Recursion is an institutionally-backed startup currently in beta mode that is redefining business intelligence and automation with agentic AI. Our mission is to deliver non-obvious insights tailored specifically to each business and to automate complex processes beyond the capabilities of traditional RPA tools. By consolidating all data into a single source of truth and making it accessible in real-time via natural language conversations, we empower enterprises to make quick, confident decisions without delays in data processing or preparation. 


About the Role

The Data Engineer will design and maintain ETL pipelines for our clients, ensuring efficient ingestion, transformation, and storage of data.
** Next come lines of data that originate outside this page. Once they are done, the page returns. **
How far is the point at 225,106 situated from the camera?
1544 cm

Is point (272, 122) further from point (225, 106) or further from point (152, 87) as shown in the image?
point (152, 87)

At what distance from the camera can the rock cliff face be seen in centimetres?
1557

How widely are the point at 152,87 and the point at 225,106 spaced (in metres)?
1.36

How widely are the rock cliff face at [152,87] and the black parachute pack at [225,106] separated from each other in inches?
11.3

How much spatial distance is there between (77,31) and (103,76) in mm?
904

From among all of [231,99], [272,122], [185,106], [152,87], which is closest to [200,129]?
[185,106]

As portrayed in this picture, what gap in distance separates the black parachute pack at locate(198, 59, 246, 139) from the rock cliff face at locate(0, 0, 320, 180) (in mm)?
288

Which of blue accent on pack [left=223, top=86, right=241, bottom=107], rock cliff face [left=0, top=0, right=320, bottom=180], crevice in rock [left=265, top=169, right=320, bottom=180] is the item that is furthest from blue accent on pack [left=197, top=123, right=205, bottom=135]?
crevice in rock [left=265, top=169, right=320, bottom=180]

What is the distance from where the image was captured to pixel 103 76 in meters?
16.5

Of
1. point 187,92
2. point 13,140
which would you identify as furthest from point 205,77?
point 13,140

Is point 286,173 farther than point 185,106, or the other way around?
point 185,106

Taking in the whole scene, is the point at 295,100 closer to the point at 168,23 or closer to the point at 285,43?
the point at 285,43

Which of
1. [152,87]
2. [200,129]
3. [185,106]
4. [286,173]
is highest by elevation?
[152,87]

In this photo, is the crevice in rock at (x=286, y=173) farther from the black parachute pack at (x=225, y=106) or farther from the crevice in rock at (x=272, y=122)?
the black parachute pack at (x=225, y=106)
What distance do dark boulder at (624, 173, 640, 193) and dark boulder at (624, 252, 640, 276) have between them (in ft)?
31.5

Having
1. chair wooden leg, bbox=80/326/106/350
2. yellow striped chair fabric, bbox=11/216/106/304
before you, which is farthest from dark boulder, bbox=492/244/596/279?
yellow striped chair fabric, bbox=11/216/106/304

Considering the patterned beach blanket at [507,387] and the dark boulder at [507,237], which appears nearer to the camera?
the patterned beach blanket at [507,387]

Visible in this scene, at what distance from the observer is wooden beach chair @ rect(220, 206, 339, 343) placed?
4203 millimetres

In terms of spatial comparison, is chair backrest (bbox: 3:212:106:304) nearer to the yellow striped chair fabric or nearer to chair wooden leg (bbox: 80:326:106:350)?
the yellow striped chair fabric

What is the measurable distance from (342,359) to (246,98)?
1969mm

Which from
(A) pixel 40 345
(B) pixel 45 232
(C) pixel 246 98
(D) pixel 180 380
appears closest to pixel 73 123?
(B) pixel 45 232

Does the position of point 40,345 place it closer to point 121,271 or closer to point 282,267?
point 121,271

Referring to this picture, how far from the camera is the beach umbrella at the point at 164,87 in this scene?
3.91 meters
This person will play a key role in transforming various client’s data in the format most suitable for AI agents.


Key Responsibilities:

  • Design, develop, and maintain scalable ETL pipelines to ingest, transform, and store data tailored to individual client requirements.
  • Implement efficient data processing workflows for structured and unstructured data.
  • Develop processes for raw data ingestion, transformation, and storage.
  • Automate the generation of master data views on a regular basis.
  • Collaborate with data analysts and app development teams for seamless data flow.
  • Monitor and optimize data pipeline performance.


Qualifications:

  • A minimum of 5 years of experience in a professional data engineering role.
  • Expertise in ETL tools and frameworks (e.g., Apache Airflow, AWS Glue).
  • Proficiency in Python, SQL, and cloud services (AWS, GCP, or Azure).
  • Familiarity with data warehousing and transformation techniques.
  • Strong debugging and performance optimization skills.
  • Experience with real-time data processing frameworks.
  • Knowledge of machine learning pipelines and integration.
  • Familiarity with data visualization tools (e.g., Tableau, Looker, or Power BI).
  • Background in working with APIs and integrating external data sources.
  • Ownership: Track record of driving and delivering complete, high quality solutions to problems independently.
  • Experience mentoring junior team members.


How to Apply

Please submit your resume and a brief cover letter explaining your interest in the role and how your experience aligns with the responsibilities and qualifications.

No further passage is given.